{ARM} IfConversion does not handle un-analyzable branch correctly
Needs ReviewPublic

Authored by gael.jobin on Thu, Oct 12, 8:48 AM.

Details

Reviewers
efriedma
iteratee
Summary

The IfConversion pass does not handle diamond correctly when both TrueBB and FalseBB have IsBrAnalyzable set to false (contains indirect branch for example) and share at least one common instruction from the end.

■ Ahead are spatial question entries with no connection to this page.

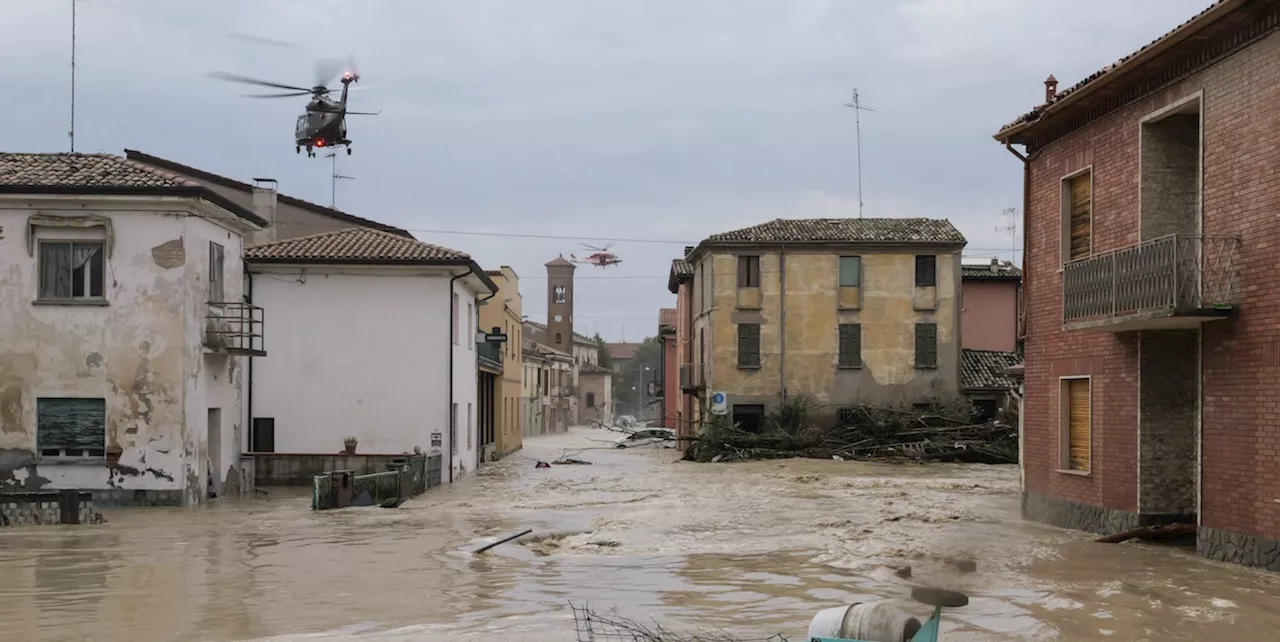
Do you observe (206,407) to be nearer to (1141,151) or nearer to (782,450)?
(1141,151)

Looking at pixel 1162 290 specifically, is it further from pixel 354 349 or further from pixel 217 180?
pixel 217 180

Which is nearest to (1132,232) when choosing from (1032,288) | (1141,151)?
(1141,151)

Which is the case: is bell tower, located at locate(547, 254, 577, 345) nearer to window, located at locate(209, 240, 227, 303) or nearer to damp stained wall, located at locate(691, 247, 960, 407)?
damp stained wall, located at locate(691, 247, 960, 407)

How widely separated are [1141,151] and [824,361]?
88.4 feet

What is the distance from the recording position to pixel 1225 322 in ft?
49.6

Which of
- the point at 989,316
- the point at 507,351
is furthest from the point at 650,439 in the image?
the point at 989,316

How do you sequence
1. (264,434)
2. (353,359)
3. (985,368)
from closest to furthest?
(264,434) < (353,359) < (985,368)

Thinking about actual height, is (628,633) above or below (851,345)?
below

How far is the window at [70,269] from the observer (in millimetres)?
23766

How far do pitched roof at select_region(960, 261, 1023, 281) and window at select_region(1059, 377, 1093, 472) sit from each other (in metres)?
28.0

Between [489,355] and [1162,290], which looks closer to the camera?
[1162,290]

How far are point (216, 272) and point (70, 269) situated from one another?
2895 millimetres

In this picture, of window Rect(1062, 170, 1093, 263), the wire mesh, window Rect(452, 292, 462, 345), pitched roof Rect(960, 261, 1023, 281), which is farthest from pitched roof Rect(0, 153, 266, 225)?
pitched roof Rect(960, 261, 1023, 281)

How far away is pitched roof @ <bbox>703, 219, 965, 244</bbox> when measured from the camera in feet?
142
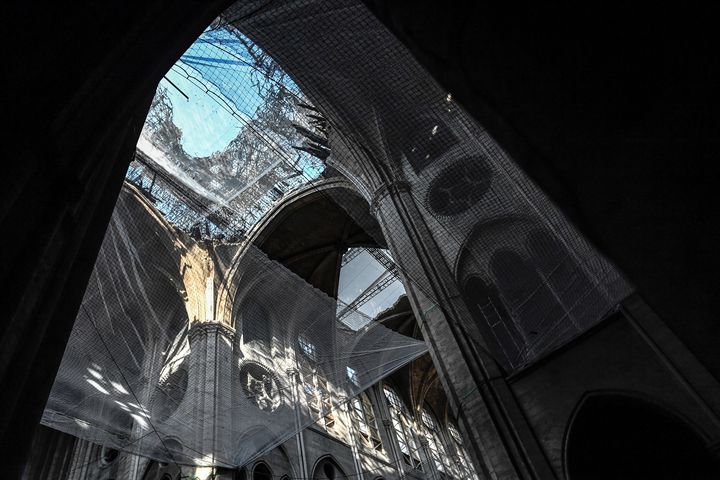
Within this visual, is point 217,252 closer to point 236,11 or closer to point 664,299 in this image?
point 236,11

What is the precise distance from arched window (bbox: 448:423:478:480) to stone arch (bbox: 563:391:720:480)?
11979 mm

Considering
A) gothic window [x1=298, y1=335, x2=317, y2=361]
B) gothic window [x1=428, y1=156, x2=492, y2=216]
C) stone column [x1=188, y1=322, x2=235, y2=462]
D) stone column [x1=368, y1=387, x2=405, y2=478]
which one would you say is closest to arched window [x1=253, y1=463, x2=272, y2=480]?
stone column [x1=188, y1=322, x2=235, y2=462]

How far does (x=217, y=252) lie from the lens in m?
14.0

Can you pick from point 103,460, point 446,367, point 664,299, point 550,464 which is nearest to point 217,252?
point 103,460

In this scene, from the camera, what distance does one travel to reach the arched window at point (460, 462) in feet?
61.4

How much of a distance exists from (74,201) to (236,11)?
4.19 metres

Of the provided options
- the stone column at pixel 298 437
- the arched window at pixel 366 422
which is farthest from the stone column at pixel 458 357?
the arched window at pixel 366 422

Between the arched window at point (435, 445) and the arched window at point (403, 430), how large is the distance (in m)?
0.88

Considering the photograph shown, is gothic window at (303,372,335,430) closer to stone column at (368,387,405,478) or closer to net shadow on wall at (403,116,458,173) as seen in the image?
stone column at (368,387,405,478)

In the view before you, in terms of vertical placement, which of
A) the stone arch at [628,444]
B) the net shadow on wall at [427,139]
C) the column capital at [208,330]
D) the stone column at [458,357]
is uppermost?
the column capital at [208,330]

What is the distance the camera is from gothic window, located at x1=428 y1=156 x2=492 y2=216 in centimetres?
713

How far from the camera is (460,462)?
19141 millimetres

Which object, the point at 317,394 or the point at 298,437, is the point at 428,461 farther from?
the point at 317,394

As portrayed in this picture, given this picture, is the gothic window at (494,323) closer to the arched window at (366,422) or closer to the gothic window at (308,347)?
the gothic window at (308,347)
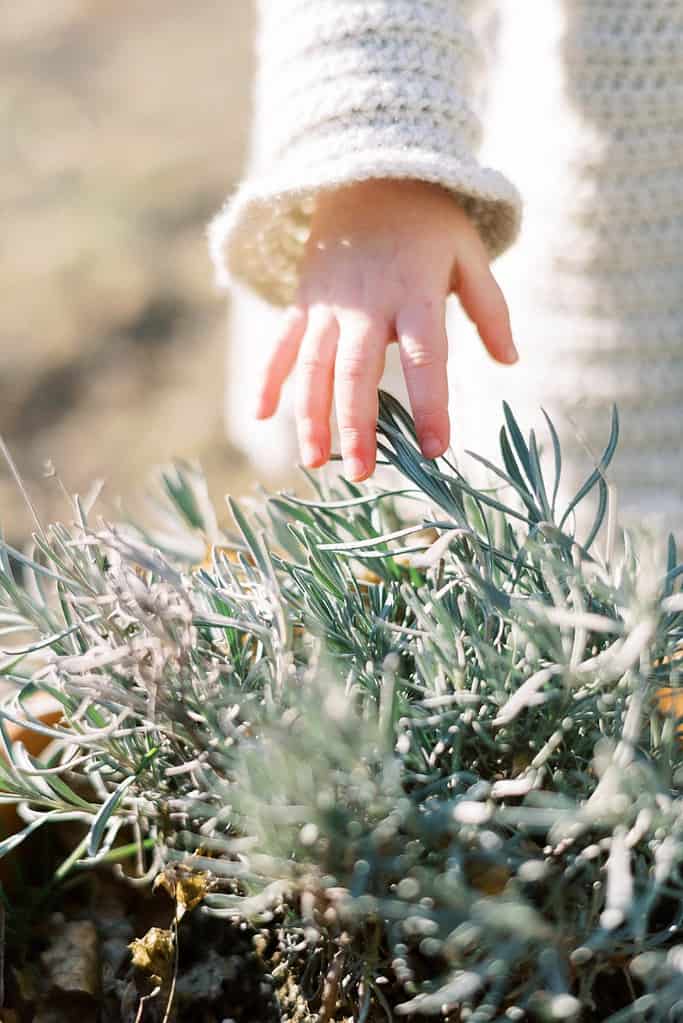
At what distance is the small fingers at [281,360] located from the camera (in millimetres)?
578

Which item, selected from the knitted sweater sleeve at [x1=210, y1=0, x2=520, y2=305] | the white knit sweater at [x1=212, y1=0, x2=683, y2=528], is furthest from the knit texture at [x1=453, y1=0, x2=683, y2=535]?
the knitted sweater sleeve at [x1=210, y1=0, x2=520, y2=305]

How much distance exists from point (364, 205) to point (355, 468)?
30 cm

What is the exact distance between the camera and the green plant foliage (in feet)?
0.79

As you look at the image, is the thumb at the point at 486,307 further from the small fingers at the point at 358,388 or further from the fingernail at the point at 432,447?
the fingernail at the point at 432,447

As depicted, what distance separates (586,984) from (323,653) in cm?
Result: 11

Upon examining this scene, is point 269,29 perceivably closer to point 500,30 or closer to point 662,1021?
point 500,30

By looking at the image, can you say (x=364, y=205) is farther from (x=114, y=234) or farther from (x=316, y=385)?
(x=114, y=234)

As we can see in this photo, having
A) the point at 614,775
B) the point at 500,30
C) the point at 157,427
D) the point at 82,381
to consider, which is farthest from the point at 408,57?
the point at 82,381

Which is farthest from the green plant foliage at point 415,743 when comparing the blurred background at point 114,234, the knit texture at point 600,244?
the blurred background at point 114,234

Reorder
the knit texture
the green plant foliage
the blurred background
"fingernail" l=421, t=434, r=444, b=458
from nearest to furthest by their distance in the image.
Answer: the green plant foliage < "fingernail" l=421, t=434, r=444, b=458 < the knit texture < the blurred background

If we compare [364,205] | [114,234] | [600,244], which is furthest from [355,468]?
[114,234]

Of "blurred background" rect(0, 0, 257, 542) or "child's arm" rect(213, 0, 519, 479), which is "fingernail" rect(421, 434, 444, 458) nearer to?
"child's arm" rect(213, 0, 519, 479)

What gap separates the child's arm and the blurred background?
461 mm

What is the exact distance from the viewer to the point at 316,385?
57 centimetres
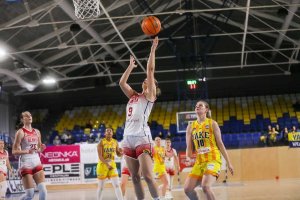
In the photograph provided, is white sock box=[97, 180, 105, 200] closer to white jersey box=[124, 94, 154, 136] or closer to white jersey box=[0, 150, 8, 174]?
white jersey box=[0, 150, 8, 174]

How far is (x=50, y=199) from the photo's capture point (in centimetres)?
1513

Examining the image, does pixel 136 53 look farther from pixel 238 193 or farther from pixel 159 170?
pixel 159 170

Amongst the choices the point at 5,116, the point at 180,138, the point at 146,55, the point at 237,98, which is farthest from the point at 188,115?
the point at 5,116

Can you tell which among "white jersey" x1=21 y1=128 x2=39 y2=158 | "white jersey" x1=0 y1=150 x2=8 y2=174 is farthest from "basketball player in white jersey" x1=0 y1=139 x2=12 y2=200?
"white jersey" x1=21 y1=128 x2=39 y2=158

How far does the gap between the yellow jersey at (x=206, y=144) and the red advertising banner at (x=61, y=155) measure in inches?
601

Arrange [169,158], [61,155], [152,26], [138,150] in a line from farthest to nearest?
[61,155] < [169,158] < [152,26] < [138,150]

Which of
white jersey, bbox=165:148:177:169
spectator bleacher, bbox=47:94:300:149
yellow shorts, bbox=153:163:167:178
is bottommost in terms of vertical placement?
yellow shorts, bbox=153:163:167:178

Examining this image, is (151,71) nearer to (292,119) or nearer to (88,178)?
(88,178)

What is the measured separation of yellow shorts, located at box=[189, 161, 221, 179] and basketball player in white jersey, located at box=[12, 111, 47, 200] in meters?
2.62

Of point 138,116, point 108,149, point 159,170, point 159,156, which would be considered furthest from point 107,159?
point 138,116

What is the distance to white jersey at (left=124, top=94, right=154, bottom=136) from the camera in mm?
6758

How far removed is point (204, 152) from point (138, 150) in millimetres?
1224

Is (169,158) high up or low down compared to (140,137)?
down

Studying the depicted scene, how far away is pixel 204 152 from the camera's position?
7.26 m
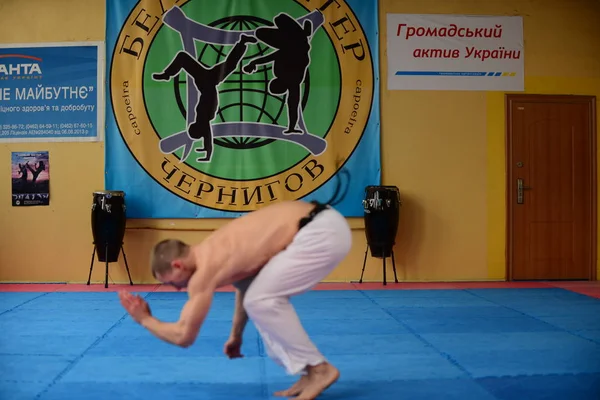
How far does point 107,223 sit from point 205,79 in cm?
210

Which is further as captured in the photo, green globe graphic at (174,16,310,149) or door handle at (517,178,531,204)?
door handle at (517,178,531,204)

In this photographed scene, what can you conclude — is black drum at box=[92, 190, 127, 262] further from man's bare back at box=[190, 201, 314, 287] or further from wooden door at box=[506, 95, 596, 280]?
wooden door at box=[506, 95, 596, 280]

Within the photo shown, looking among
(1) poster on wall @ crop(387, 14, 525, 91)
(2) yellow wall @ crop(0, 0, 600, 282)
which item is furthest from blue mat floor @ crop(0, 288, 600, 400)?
(1) poster on wall @ crop(387, 14, 525, 91)

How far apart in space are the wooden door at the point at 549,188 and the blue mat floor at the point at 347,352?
1.63 metres

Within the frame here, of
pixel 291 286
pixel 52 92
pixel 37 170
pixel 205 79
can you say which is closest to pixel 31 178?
pixel 37 170

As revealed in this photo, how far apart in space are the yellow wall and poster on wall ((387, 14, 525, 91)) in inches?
4.4

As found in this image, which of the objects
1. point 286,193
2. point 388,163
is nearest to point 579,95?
point 388,163

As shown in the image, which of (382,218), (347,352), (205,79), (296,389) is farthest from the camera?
(205,79)

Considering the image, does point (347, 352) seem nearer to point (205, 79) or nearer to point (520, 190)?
point (205, 79)

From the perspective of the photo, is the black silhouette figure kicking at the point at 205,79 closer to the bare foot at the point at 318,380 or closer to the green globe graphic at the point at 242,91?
the green globe graphic at the point at 242,91

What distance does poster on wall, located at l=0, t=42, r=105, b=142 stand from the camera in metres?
7.16

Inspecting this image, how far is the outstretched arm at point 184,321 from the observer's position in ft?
7.82

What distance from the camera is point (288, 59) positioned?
23.5 feet

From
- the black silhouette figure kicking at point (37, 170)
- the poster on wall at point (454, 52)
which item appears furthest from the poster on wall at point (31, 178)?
the poster on wall at point (454, 52)
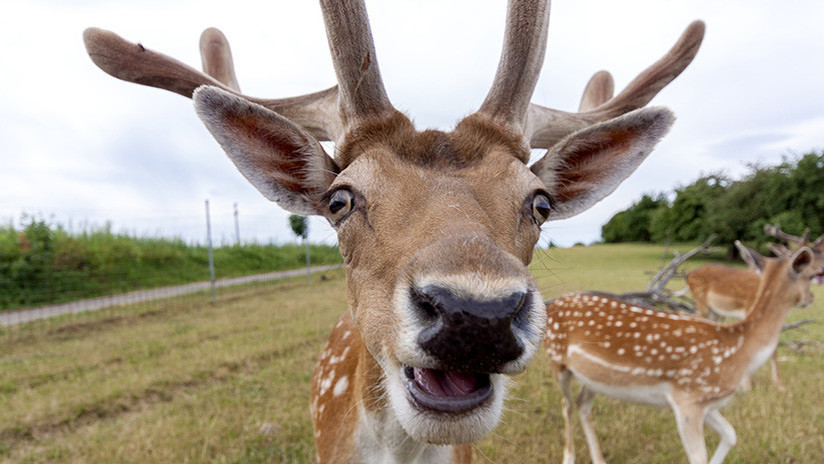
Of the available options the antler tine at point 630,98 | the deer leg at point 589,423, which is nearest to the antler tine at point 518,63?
the antler tine at point 630,98

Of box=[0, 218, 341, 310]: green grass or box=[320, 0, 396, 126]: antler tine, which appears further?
box=[0, 218, 341, 310]: green grass

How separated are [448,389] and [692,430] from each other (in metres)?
2.80

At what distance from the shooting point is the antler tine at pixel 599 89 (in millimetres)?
3576

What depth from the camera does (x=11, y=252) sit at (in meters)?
9.36

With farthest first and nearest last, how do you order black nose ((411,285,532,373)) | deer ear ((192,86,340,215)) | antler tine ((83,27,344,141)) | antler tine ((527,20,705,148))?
1. antler tine ((527,20,705,148))
2. antler tine ((83,27,344,141))
3. deer ear ((192,86,340,215))
4. black nose ((411,285,532,373))

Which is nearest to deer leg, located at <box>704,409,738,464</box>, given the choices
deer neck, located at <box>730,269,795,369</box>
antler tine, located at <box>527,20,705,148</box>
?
deer neck, located at <box>730,269,795,369</box>

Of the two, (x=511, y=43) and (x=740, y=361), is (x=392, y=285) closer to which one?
(x=511, y=43)

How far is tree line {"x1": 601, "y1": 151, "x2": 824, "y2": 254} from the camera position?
2706cm

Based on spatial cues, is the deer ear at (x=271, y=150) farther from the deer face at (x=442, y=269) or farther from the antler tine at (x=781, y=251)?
the antler tine at (x=781, y=251)

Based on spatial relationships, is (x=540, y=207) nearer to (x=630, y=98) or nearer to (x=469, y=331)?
(x=469, y=331)

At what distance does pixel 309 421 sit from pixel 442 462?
2.34 meters

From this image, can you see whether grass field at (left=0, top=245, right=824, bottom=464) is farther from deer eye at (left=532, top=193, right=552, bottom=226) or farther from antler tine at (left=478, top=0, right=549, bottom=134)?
antler tine at (left=478, top=0, right=549, bottom=134)

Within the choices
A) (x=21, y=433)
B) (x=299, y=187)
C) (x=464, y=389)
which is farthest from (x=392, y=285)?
(x=21, y=433)

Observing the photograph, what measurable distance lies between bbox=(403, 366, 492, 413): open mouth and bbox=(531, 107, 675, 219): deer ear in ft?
3.77
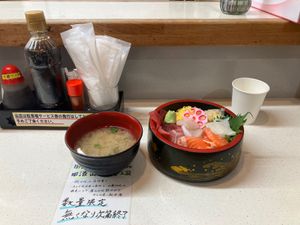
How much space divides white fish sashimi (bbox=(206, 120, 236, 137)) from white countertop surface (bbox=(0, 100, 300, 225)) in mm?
104

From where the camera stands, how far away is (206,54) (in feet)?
2.87

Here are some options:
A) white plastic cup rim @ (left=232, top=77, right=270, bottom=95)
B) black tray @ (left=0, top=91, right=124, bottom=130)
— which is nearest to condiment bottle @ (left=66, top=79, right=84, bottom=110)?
black tray @ (left=0, top=91, right=124, bottom=130)

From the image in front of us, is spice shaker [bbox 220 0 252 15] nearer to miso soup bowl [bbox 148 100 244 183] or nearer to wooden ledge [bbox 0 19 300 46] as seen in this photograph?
wooden ledge [bbox 0 19 300 46]

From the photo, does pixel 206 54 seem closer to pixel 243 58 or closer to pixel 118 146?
pixel 243 58

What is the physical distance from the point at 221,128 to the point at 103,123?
31cm

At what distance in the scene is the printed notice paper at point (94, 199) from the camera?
21.1 inches

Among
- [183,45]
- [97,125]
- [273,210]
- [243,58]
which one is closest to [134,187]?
[97,125]

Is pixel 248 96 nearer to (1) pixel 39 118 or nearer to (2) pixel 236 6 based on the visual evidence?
(2) pixel 236 6

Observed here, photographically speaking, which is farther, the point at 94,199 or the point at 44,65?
the point at 44,65

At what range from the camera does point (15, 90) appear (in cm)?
76

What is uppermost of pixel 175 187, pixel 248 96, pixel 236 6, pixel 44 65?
pixel 236 6

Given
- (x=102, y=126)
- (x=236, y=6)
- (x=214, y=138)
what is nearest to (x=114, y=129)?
(x=102, y=126)

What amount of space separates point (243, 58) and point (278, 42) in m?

For my detailed investigation see below.


I got a silly bug when compiling our project with the latest Clang. Here's the outputted assembly:

tst r3, #255
strbeq r6, [r7]
ldreq r6, [r4, r6, lsl #2]
strne r6, [r7, #4]
ldr r6, [r4, r6, lsl #2]
bx r6

For the code to execute correctly, either the ldr should be a ldrne instruction or the ldreq instruction should be removed. The error seems to come from the IfConvertion MachinePass. Here's is what it looks like before and after.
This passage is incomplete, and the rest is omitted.